== Excerpt to read ==

Barley wines
the TASTE! December 1998
By Adrian Tierney-Jones
What is barley wine? Or Stingo or Wee Heavy as it's been
called in other parts of the UK? For a start it's nothing
to do with wine and all to do with beer. Like its close
relations old ales and winter warmers it is a beer to be
savoured. A dark, ruby red or chestnut coloured, full-bodied,
rich and fruity beer to be sipped with great relish, preferably
in front of a roaring log fire while the winter weather
does its worst outside.
Yet, mention barley wine to most people these days and
if they know what it is they'll think of cloth-capped elderly
men and Ena Sharples lookalikes sitting in their smoky local
nursing 'nips' of this potent brew. Definitely uncool Britannia.
Then there's the strength. The last thing most of us need
some nights is a beer which would heave us over the limit
after one pint, or in the morning make us feel we've done
ten rounds with Mike Tyson.

===
== Provided material ==

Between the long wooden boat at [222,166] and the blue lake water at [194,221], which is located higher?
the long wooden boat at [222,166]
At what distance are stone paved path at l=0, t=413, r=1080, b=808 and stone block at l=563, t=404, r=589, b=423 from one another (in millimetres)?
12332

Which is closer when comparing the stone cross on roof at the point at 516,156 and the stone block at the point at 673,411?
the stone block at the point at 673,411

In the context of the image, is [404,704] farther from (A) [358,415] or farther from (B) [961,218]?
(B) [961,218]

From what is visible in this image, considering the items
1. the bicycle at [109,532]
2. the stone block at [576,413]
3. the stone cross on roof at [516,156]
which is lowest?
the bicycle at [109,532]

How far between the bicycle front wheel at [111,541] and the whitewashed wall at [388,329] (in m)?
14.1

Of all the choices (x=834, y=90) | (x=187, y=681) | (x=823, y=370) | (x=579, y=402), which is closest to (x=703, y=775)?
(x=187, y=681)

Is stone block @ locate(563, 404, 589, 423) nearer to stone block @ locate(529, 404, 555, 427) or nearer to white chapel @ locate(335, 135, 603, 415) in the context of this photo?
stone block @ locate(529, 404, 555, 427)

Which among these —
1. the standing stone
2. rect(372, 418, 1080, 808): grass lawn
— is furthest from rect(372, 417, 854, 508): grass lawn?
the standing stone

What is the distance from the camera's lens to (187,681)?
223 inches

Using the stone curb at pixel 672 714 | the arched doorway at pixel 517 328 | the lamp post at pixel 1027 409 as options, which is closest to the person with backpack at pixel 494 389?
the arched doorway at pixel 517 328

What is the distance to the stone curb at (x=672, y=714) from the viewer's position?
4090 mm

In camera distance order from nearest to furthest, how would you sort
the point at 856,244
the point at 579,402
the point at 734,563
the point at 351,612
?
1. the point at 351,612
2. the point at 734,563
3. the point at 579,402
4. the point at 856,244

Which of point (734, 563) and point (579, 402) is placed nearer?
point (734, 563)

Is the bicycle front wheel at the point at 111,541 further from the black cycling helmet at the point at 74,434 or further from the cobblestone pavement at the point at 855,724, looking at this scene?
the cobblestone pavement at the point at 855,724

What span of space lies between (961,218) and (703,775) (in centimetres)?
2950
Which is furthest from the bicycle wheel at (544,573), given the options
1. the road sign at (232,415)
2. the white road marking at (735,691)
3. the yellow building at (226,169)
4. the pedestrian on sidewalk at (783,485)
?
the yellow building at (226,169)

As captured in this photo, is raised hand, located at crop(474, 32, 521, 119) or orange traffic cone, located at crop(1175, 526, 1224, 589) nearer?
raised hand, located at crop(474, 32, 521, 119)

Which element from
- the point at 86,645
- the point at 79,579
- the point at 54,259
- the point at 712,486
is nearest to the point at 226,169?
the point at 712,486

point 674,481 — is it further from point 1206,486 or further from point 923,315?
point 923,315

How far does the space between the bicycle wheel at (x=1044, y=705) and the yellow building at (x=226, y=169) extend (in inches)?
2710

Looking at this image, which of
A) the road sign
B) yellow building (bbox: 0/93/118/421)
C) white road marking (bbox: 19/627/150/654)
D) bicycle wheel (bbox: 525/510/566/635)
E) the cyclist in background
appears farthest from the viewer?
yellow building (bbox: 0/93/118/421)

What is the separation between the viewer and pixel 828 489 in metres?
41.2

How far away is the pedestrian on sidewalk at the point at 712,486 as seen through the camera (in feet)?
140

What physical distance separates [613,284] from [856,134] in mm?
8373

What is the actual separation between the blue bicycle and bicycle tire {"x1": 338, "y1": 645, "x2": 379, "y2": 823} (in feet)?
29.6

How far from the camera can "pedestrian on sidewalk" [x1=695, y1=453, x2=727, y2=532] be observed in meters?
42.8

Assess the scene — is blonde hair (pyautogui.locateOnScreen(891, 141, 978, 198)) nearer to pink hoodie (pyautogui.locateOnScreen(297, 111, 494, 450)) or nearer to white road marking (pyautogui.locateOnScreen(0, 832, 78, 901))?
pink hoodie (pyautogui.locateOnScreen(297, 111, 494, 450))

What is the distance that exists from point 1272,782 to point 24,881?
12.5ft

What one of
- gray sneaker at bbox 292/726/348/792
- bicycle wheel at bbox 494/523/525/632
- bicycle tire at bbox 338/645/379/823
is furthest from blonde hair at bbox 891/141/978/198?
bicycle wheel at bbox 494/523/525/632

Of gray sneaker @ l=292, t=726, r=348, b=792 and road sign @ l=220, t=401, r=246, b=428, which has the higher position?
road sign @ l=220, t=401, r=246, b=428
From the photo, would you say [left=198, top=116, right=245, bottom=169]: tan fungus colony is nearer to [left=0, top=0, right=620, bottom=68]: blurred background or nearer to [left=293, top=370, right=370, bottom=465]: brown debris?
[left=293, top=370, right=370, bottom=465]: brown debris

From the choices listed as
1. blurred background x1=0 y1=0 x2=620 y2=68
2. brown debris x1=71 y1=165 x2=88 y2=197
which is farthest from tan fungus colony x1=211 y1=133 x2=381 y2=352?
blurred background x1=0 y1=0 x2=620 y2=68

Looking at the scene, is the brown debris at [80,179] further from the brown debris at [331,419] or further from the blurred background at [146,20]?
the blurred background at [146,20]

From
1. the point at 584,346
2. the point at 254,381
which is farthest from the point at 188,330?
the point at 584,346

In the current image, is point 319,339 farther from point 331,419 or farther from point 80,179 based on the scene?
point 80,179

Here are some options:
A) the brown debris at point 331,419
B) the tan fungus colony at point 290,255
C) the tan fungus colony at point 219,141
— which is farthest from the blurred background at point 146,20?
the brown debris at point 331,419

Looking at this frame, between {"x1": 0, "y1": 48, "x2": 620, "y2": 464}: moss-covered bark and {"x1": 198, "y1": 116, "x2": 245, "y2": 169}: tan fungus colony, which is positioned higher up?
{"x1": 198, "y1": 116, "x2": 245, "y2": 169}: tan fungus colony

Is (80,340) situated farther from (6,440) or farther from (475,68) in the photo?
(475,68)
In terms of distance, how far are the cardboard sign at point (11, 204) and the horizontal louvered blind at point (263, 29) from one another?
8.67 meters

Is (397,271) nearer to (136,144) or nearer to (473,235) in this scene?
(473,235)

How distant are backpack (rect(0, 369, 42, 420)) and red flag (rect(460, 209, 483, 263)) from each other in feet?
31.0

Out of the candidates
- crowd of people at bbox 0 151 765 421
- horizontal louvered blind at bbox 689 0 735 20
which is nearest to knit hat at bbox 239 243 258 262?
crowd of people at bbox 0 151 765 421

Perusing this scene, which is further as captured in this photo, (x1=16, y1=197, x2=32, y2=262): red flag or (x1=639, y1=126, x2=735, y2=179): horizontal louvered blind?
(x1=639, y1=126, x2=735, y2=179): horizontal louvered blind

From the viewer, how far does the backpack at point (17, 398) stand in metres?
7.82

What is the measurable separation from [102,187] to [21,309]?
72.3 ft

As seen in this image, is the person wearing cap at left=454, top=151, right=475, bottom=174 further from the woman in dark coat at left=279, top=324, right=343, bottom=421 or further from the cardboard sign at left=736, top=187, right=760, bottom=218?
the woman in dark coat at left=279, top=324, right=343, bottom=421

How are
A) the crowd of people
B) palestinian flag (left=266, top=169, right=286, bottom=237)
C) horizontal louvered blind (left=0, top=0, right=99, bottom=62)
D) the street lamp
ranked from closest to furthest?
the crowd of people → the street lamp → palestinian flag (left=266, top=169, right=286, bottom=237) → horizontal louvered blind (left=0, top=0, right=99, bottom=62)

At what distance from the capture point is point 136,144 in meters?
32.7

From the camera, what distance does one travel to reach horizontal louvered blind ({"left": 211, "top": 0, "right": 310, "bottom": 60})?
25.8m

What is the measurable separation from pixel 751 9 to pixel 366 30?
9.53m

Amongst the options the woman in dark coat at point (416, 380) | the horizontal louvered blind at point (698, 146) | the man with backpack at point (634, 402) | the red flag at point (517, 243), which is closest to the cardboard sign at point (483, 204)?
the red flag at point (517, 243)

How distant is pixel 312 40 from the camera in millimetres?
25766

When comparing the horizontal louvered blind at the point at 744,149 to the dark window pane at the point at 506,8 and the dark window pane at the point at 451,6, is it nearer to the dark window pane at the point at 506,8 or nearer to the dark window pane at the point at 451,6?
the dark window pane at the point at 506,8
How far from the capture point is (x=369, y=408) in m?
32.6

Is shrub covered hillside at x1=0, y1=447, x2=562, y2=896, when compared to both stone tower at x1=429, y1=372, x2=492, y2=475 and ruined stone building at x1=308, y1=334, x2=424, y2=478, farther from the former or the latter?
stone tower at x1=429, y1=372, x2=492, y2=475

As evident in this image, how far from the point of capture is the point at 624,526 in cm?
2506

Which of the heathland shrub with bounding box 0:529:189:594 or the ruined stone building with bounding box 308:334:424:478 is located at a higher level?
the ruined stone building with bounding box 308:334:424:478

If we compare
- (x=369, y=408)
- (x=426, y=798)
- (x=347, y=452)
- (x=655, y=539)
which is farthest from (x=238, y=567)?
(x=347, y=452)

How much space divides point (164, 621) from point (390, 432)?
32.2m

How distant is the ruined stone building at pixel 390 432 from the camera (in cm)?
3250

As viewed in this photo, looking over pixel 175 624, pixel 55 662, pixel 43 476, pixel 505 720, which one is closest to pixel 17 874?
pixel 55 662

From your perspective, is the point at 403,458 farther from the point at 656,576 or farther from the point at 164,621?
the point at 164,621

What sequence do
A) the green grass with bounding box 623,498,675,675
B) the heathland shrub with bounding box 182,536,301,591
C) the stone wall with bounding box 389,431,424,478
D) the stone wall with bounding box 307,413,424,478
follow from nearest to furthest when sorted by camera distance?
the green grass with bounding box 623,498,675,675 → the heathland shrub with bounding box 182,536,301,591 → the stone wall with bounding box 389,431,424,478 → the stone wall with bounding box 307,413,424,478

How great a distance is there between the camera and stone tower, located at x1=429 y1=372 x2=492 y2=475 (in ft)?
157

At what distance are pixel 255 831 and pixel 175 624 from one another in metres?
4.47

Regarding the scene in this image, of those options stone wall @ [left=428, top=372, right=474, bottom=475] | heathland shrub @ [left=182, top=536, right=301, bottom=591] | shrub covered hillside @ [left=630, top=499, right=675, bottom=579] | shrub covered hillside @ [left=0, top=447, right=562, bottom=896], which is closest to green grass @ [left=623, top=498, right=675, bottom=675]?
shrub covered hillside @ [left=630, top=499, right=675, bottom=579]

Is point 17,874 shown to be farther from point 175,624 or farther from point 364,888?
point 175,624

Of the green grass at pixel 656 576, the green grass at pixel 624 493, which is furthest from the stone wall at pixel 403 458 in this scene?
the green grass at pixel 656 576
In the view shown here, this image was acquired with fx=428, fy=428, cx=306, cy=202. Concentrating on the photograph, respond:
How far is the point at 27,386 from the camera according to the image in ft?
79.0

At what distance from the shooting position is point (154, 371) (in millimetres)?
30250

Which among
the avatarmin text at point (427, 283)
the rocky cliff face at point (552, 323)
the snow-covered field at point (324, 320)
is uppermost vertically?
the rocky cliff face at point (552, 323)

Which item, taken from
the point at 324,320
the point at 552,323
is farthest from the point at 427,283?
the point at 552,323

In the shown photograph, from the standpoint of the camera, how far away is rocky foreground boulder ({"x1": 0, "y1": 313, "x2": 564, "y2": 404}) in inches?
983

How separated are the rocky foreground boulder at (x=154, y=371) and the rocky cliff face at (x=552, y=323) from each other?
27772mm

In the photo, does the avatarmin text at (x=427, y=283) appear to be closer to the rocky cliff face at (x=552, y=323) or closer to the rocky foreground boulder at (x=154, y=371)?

===

### What is being asked
Please repeat the part of the barley wine article starting at "Then there's the" and ending at "with Mike Tyson.", word for word.

### Correct answer
Then there's the strength. The last thing most of us need
some nights is a beer which would heave us over the limit
after one pint, or in the morning make us feel we've done
ten rounds with Mike Tyson.